Pie in the Sky

Companies like KiOR, ZeaChem, Virent take aim at a tasty aviation biofuels market with new recipes and game-changing economics.

Seattle, as just about anyone can surmise from the soaring Space Needle and the sprawling Boeing complex south of downtown, has a pretty long tradition in aviation and transportation, and a progressive tradition based in a generally sunny outlook on technology and the future.

After all, Boeing begat United Airlines, and United CEO Eddie Carlson provided the inspiration for the Space Needle. Fitting stuff for a state whose motto is the old Chinook word alki (meaning “eventually”).

An aviation biofuels hub

So, it’s not entirely surprising that the state and its largest city are focused on establishing itself as an aviation biofuels hub, and that one of the most persistent advocates for renewable energy in the US Congress, Jay Inslee, is running for governor in this election cycle on the Democratic ticket.

One of the other great products from the old Northwest, which had a leftist tradition so strong that Postmaster General James Farley quipped in 1936 that “There are forty-seven states in the Union, and the Soviet of Washington,” was a legion of Wobblies, members of the Industrial Workers of the World (IWW). The docks and logging camps were full of them.

Wobblies were widely considered to be dangerous radicals back in the 1910s. Many thought them heroic, but in the ultra-conservative, Seattle establishment family in which I was raised, you might as well have praised termite infestations as praise the IWW.

But the Wobblies sure could sing. One of their best-known satirical anthems, “Preacher and the Slave”, was written by Joe Hill, and had lyrics like:

Work and pray, live on hay

Chop some wood, ’twill do you good

There’ll be pie in the sky when you die

That’s where the phrase “pie in the sky” came from. Sometimes, when you hear critics of the feasibility of biofuels, you can’t help hearing that rollicking “pie in the sky” chorus in the back of your mind.

Times change

Of course, times change. In biofuels, we not only praise termites, we study them at great expense to unlock the secrets of extracting energy out of wood.

- [REQUIRED ACTION A]: Sum up the biofuels article in two sentences.
- [REQUIRED ACTION B]: Translate this sentence from the biofuels article into Spanish: "In biofuels, we not only praise termites, we study them at great expense to unlock the secrets of extracting energy out of wood."

- [DATA BLOCK]:
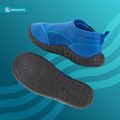 Dětské boty do vody AQUASTIC Nino navy blue 5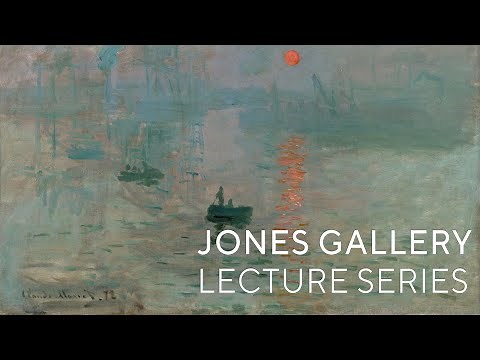 Claude Monet: Early Work and 'Impression, Sunrise'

- [TASK SOLUTION A]: Seattle and Washington State, which have a long tradition in aviation and a sunny outlook on technology, are working to become an aviation biofuels hub. The phrase "pie in the sky" comes from a satirical Wobbly anthem by Joe Hill, and it can come to mind when critics question whether biofuels are feasible.

- [TASK SOLUTION B]: En el campo de los biocombustibles, no solo elogiamos a las termitas, sino que las estudiamos a un gran costo para descubrir los secretos de la extracción de energía de la madera.